The utilitiy will purchase 550 megawatts of solar power to be
generated by troughlike arrays of mirrors spread over nine square
miles in the Mojave Desert.
The purchase, one of the largest ever of solar power, will help the
utility meet California's aggressive mandate: namely that utilities
have enough renewable sources online or under contract to supply
one-fifth of the electricity they sell by 2010. The new solar plant
is expected to begin producing energy in 2011 or 2012.
This contract, along with similar ones recently signed by Southern
California Edison, represents the resurrection of thermal solar
arrays, a technology first deployed in the 1980s that failed in the
1990s because of the collapse in the price of natural gas.
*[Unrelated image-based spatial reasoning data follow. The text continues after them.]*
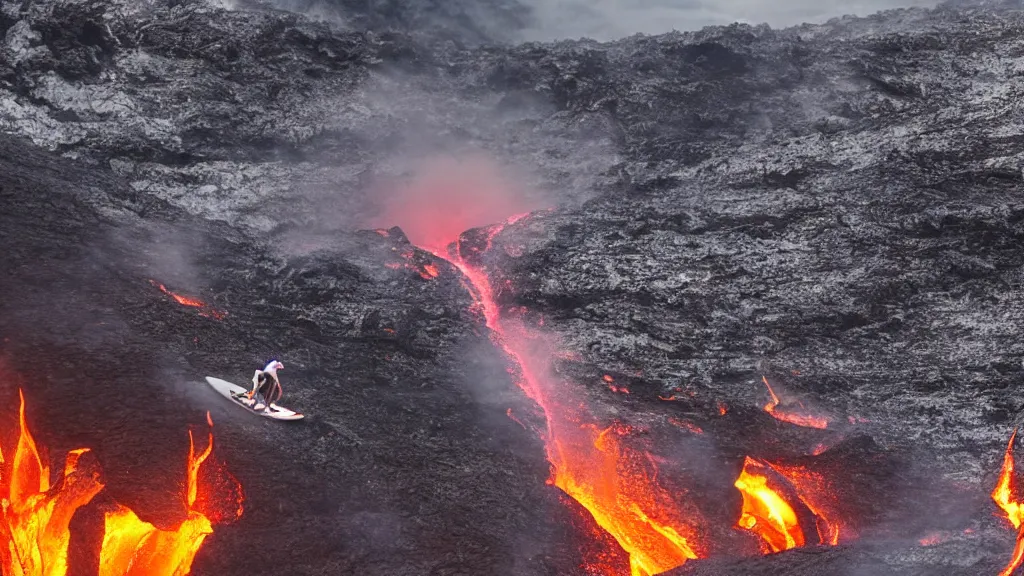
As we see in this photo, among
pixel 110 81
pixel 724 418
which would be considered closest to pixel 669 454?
pixel 724 418

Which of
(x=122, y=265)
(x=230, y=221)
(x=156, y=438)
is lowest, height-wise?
(x=156, y=438)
But with the price picture shifting and state mandates for renewable
energy spreading, an Israeli company, Solel Solar Systems of Beit
Shemesh, is betting that this technology will now pay off. The
approach may lack the appeal of the more familiar rooftop
photovoltaic cells, like the ones used in California's "Million Solar
Roofs" campaign, but it costs only around half as much for each unit
of energy produced.
P.G.& E. executives said that during peak summer hours, power from
the mirrors in the Mojave Solar Park Project would provide
electricity to hundreds of thousands of homes. Fong Wan, P.G.& E's
vice president for energy procurement, said in an interview on
Tuesday that "we view concentrated solar as one of the most promising
technologies for us."
While P.G.& E. executives and Solel's president, Avi Brenmiller,
would not specify how much the utility will pay, people close to both
companies put it at slightly more than 10 cents a kilowatt-hour -
roughly what an average kilowatt-hour sells for at retail to American
residential customers.
Electricity will be produced using a six-foot trough-shaped mirror
that focuses rays of the desert sun on a pipe less than three inches
in diameter, heating a fluid inside to 750 degrees Fahrenheit; the
fluid will release steam to drive a turbine. Small motors will tilt
the mirrors to keep them facing the sun.
The solar plant, planned to be built in the desert between the Nevada
state line and Barstow, Calif., would consist of four modules of 140
megawatts each, Mr. Brenmiller said. "It's going to be similar to
existing plants in style," he said, but added, "it will be a little
larger than the largest one ever built."